> _Problem_: Rewrite every row below, replacing "the camera" with "the observer" and leaving all else unchanged. Leave the pictures out of your answer.

> _Information shown_:
## Begin
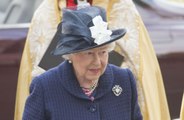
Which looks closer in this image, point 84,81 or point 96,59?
point 96,59

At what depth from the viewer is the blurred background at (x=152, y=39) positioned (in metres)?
3.74

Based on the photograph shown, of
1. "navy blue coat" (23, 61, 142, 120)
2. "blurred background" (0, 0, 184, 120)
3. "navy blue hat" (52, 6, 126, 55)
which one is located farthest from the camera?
"blurred background" (0, 0, 184, 120)

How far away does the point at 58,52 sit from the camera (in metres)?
2.39

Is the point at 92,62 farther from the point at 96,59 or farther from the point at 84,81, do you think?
the point at 84,81

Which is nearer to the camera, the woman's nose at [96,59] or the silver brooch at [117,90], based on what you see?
the woman's nose at [96,59]

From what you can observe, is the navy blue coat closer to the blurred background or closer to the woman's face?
the woman's face

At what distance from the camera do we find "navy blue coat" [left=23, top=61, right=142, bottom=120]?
2455 millimetres

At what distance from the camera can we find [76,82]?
8.18 ft

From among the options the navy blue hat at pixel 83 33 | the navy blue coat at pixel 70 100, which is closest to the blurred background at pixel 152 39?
the navy blue coat at pixel 70 100

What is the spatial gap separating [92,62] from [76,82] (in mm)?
163

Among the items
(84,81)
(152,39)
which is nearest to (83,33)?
(84,81)

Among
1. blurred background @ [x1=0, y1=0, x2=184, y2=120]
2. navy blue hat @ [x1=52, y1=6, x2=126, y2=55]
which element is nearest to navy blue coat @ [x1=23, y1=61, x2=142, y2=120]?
navy blue hat @ [x1=52, y1=6, x2=126, y2=55]

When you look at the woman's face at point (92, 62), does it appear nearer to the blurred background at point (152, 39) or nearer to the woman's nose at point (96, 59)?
the woman's nose at point (96, 59)

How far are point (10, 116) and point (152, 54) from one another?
107 cm
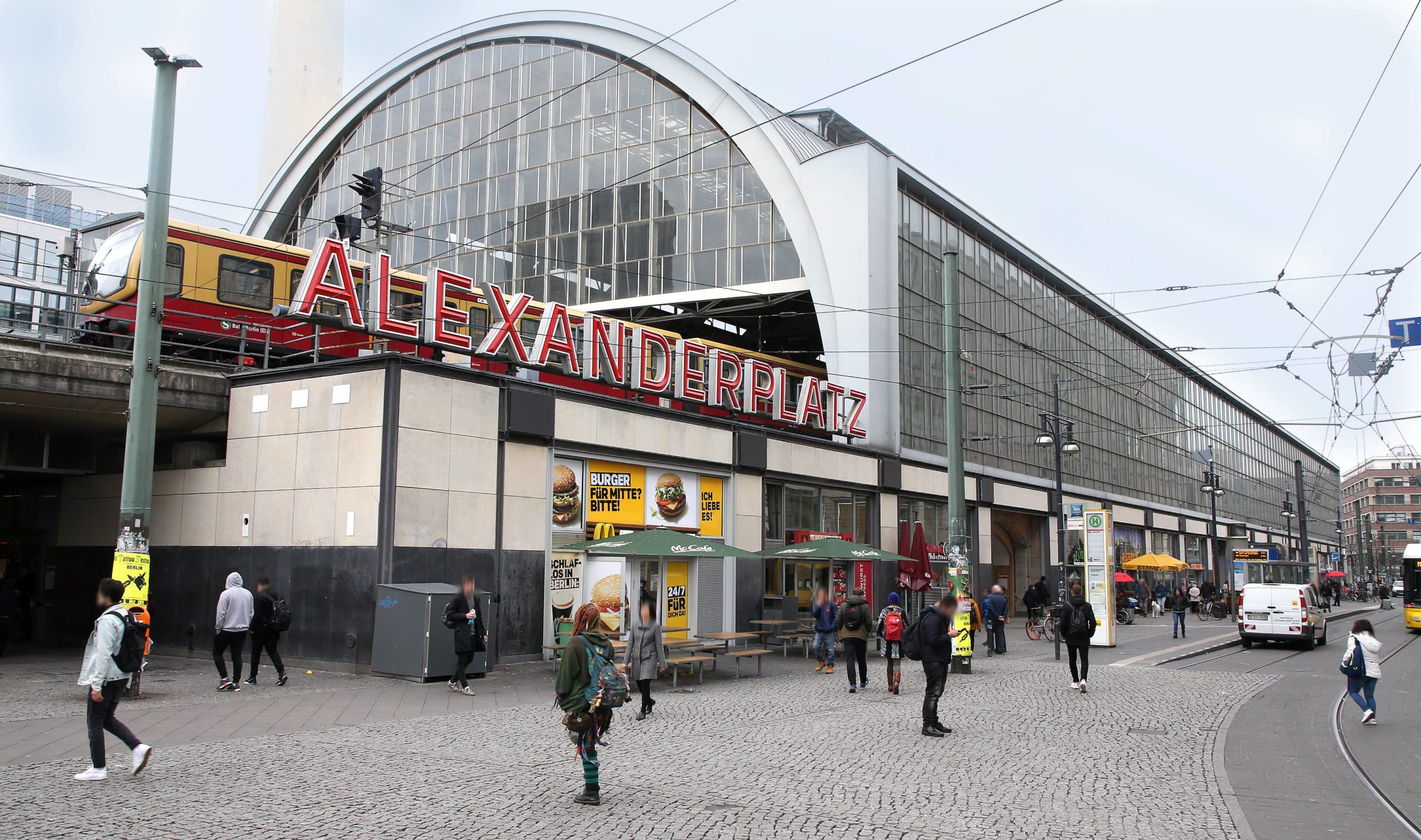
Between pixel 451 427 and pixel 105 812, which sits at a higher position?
pixel 451 427

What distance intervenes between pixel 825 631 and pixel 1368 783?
11.1 meters

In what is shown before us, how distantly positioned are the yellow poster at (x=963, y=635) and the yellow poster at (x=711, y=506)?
297 inches

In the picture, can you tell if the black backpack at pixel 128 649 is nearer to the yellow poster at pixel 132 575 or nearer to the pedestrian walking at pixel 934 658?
the yellow poster at pixel 132 575

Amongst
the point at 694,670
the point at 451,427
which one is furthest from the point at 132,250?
the point at 694,670

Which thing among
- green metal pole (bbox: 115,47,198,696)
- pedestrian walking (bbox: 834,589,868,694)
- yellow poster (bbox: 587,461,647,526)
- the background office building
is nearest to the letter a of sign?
the background office building

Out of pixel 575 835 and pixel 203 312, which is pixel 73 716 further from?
pixel 203 312

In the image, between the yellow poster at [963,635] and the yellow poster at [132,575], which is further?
the yellow poster at [963,635]

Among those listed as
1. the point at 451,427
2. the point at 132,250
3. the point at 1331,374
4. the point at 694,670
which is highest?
the point at 132,250

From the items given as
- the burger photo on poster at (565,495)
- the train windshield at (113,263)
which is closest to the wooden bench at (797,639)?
the burger photo on poster at (565,495)

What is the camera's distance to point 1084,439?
51.7m

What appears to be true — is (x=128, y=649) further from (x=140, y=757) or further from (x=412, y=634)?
(x=412, y=634)

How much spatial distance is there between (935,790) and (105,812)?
6673 mm

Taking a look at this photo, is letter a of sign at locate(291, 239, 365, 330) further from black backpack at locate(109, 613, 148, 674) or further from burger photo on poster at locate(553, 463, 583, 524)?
black backpack at locate(109, 613, 148, 674)

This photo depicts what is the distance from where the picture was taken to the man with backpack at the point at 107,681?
8.92m
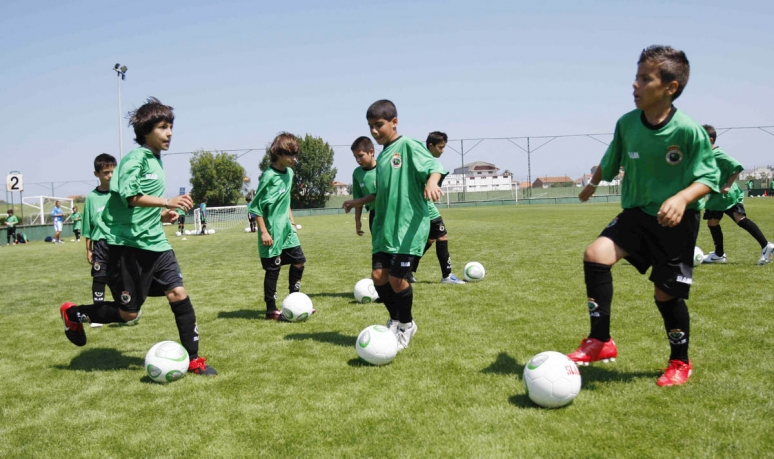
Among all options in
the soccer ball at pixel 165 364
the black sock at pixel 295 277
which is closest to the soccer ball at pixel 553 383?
the soccer ball at pixel 165 364

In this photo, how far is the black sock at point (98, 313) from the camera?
5168mm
## End
> _Complete response_:
Which looks closer in this image, point 84,81 or point 96,59?
point 96,59

At what depth from the viewer is the blurred background at (x=152, y=39) positioned (in metres)?
3.74

Based on the photograph shown, of
1. "navy blue coat" (23, 61, 142, 120)
2. "blurred background" (0, 0, 184, 120)
3. "navy blue hat" (52, 6, 126, 55)
which one is located farthest from the observer?
"blurred background" (0, 0, 184, 120)

How far away does the point at 58,52 sit from the observer (in metres)?
2.39

Is the point at 92,62 farther from the point at 96,59 or farther from the point at 84,81, do you think?
the point at 84,81

Which is nearer to the observer, the woman's nose at [96,59] or the silver brooch at [117,90], based on what you see?
the woman's nose at [96,59]

From what you can observe, is the navy blue coat closer to the blurred background or closer to the woman's face?
the woman's face

At what distance from the observer do we find "navy blue coat" [left=23, top=61, right=142, bottom=120]?
2455 millimetres

At what distance from the observer can we find [76,82]?
8.18 ft

From among the options the navy blue hat at pixel 83 33 | the navy blue coat at pixel 70 100, which is closest to the blurred background at pixel 152 39?
the navy blue coat at pixel 70 100

What is the spatial gap separating [92,62] from [76,82] (in mm)?
163

Among the items
(84,81)
(152,39)
which is nearest to (83,33)?
(84,81)

Among
1. blurred background @ [x1=0, y1=0, x2=184, y2=120]
2. navy blue hat @ [x1=52, y1=6, x2=126, y2=55]
which element is nearest to navy blue coat @ [x1=23, y1=61, x2=142, y2=120]?
navy blue hat @ [x1=52, y1=6, x2=126, y2=55]

When you look at the woman's face at point (92, 62), does it appear nearer to the blurred background at point (152, 39) or nearer to the woman's nose at point (96, 59)?
the woman's nose at point (96, 59)

How far are point (10, 116) and point (152, 54) from one another?
107 cm
Between pixel 451 427 and pixel 105 812, which sits at a higher position?
pixel 451 427

What distance intervenes between pixel 825 631 and pixel 1368 783?
11.1 meters

In what is shown before us, how distantly positioned are the yellow poster at (x=963, y=635) and the yellow poster at (x=711, y=506)?
297 inches

In the picture, can you tell if the black backpack at pixel 128 649 is nearer to the yellow poster at pixel 132 575 or nearer to the pedestrian walking at pixel 934 658?
the yellow poster at pixel 132 575

Amongst
the point at 694,670
the point at 451,427
which one is furthest from the point at 132,250?
the point at 694,670

Which thing among
- green metal pole (bbox: 115,47,198,696)
- pedestrian walking (bbox: 834,589,868,694)
- yellow poster (bbox: 587,461,647,526)
- the background office building
is nearest to the letter a of sign?
the background office building

Out of pixel 575 835 and pixel 203 312, which is pixel 73 716 further from?
pixel 203 312

In the image, between the yellow poster at [963,635] and the yellow poster at [132,575], which is further?
the yellow poster at [963,635]

Among those listed as
1. the point at 451,427
2. the point at 132,250
3. the point at 1331,374
4. the point at 694,670
which is highest?
the point at 132,250

From the items given as
- the burger photo on poster at (565,495)
- the train windshield at (113,263)
which is closest to the wooden bench at (797,639)?
the burger photo on poster at (565,495)

What is the observer's distance to point 1084,439?
51.7m

What appears to be true — is (x=128, y=649) further from (x=140, y=757) or further from (x=412, y=634)?
(x=412, y=634)

How much spatial distance is there between (935,790) and (105,812)?
6673 mm

Taking a look at this photo, is letter a of sign at locate(291, 239, 365, 330) further from black backpack at locate(109, 613, 148, 674) or further from burger photo on poster at locate(553, 463, 583, 524)?
black backpack at locate(109, 613, 148, 674)

This photo depicts what is the distance from where the picture was taken to the man with backpack at the point at 107,681?
8.92m
Among all options in
the soccer ball at pixel 165 364
the black sock at pixel 295 277
which is closest to the soccer ball at pixel 553 383?
the soccer ball at pixel 165 364

In this photo, how far is the black sock at point (98, 313) from the observer?
5168mm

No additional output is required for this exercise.